Qualitative measurements are observation-statements such as the ink is blue, the friction ridge skin pattern includes loops, the bloodstain displays a cessation pattern, the blood group is type A, the glass fragments fit together perfectly, or the material contains cocaine. Likewise, the statements could be comparative: the recording of an unknown bell ringing sounds like it has a higher pitch than the ringing of a known bell; the hairs are microscopically indistinguishable; or the striations on the recovered bullet and the test bullet line up when viewed in the comparison microscope.

“Precision” is defined as “the closeness of agreement between test results obtained under prescribed conditions” (ibid. § A21.2.1, at A12). “A statement on precision allows potential users of the test method to assess in general terms its usefulness in proposed applications” and is mandatory (ibid. § A21.2, at A12). So how can it be that statements of precision and bias are not allowed for qualitative as opposed to quantitative findings? In both situations, the system that generates the findings could be noisy or skewed in its outcomes.

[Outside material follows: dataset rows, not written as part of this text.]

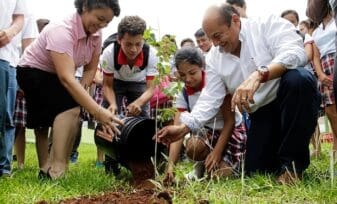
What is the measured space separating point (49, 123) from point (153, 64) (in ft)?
3.81

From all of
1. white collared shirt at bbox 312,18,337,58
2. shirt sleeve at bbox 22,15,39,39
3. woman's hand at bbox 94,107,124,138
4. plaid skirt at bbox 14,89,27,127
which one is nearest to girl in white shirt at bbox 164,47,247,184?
woman's hand at bbox 94,107,124,138

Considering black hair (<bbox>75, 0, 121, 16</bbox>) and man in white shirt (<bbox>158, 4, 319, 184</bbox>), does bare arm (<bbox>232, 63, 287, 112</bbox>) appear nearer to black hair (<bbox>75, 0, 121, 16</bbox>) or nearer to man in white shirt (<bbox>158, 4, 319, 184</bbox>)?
man in white shirt (<bbox>158, 4, 319, 184</bbox>)

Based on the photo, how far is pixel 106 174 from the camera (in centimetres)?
376

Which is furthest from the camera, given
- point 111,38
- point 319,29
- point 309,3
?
point 111,38

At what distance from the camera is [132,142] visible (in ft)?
11.0

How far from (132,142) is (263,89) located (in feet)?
3.07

The only answer I have heard is that measurements cannot be qualitative because the word "measurement" is reserved for determining the magnitude of quantities such as length or mass. The values of these quantitative variables are basically isomorphic to the nonnegative real numbers. Counts, such as the number of alpha particles emitted in a given interval of time by radium atoms, also qualify as measurements because there is a quantitative, additive structure to them. The values of the variable are basically isomorphic to the natural numbers. Properties that only have names are described by nominal variables. Although numbers can assigned (1 for a match and 0 for a nonmatch, for example) these numbers are no more a measurement than a social security number is. In short, the argument is that because “measurements” do no not include qualitative judgments, classifications, decisions, identifications, or whatever one might call them, no statement of measurement uncertainty or error is possible, let alone required.

This argument is incredibly weak. To begin with, the definition of “measurement” is a highly contested concept. As one guide from NIST explains, a “much wider” conception of measurement than the one “contemplated in the current version of the International vocabulary of metrology (VIM)” has been developed in the metrology literature, and the measurand “may be ... qualitative (for example, the provenance of a glass fragment determined in a forensic investigation" (Possolo 2015). Broader conceptions of measurement have been the subject of many decades of writing in psychology and psychometrics (see, e.g., Humphry 2017; Mitchell 1990). Philosophers have been struggling to describe the scope and meaning of "measurement" at least since Aristotle (see, e.g., Tal 2015).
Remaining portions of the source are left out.